The first year of study is typically devoted to scientific study; students take anatomy, physiology, pathophysiology, pharmacology, microbiology and courses in clinical medicine and medical ethics. The second year is devoted to clinical rotations through family medicine, internal medicine, obstetrics and gynecology, pediatrics and other specialty areas.

After graduation, physician assistants are eligible to take the national certifying exam, which is administered by the National Commission on the Certification of Physician Assistants. Those who pass are eligible to use the title physician assistant - certified (PA-C).
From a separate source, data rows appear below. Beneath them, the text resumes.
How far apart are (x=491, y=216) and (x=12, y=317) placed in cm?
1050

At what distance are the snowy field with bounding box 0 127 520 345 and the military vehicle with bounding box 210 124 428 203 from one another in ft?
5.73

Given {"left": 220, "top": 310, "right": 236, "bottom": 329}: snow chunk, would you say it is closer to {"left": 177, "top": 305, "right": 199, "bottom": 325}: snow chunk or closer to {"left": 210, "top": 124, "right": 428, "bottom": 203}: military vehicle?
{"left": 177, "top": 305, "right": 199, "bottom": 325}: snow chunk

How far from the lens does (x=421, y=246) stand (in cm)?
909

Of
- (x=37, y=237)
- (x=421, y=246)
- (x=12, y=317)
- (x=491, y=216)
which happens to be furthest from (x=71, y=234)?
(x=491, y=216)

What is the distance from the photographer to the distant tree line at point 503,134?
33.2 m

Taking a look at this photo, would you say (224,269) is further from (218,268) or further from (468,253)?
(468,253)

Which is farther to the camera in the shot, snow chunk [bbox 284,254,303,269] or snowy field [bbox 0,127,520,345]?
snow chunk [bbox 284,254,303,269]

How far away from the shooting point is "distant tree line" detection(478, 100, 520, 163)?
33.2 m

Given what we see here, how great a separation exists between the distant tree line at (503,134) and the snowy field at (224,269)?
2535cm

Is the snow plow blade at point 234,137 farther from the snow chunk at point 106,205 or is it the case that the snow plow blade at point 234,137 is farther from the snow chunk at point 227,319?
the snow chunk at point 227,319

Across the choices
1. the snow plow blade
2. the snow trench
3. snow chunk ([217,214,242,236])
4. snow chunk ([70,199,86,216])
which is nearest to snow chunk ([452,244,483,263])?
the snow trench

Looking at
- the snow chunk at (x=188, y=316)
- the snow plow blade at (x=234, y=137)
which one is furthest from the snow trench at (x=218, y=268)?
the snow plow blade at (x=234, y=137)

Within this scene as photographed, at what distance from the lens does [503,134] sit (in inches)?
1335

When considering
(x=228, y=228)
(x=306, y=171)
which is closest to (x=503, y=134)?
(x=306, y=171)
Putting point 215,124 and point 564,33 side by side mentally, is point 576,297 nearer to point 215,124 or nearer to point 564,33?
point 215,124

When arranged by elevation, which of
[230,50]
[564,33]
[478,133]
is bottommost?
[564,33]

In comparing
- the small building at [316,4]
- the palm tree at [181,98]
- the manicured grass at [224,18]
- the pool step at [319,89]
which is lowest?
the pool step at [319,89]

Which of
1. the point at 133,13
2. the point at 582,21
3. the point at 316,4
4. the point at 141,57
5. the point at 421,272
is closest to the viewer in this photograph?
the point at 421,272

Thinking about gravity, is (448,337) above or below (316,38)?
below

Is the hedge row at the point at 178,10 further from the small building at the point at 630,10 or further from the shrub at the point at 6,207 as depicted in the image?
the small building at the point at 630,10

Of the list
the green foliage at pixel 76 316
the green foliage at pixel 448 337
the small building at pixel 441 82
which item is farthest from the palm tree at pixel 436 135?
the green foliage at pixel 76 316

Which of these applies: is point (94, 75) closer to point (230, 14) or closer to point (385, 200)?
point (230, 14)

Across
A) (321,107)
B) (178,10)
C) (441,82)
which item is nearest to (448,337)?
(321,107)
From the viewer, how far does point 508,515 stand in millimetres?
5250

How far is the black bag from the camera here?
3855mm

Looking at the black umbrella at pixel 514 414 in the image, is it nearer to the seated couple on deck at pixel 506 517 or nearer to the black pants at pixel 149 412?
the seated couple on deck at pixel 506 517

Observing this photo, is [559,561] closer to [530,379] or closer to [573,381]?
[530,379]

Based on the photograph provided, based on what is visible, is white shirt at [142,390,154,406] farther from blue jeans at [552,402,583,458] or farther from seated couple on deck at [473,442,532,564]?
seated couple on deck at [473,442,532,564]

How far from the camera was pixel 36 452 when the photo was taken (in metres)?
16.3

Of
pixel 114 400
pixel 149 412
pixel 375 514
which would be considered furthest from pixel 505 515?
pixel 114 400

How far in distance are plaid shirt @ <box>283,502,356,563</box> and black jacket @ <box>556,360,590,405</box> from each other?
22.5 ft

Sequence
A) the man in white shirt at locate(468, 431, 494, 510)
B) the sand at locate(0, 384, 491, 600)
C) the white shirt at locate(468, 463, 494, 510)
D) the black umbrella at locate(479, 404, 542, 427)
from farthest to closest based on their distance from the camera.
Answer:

To maintain their certification, physician assistants must take 100 hours of continuing medical education (CME) every two years and pass a re-certification exam every six years.

Work Setting

Most physician assistants - over 50 percent - work in physician offices. In rural areas, especially, a physician assistant may be the only medical professional physically on site. While all PAs work under the supervision of a physician, in some states, it's acceptable for the physician and PA to collaborate by phone with physical check-ins a couple times per week.

Physician assistants also work in hospitals and outpatient care centers, including colleges and universities.


CNNMoney listed "physician assistant" number two on their list of 100 Best Jobs in America, citing strong demand, good pay and satisfying work. According to the US Bureau of Labor Statistics, the demand for PAs is expected to increase 39 percent.


Physician assistants in hospitals and outpatient care centers tend to earn slightly more than those who work in physician offices.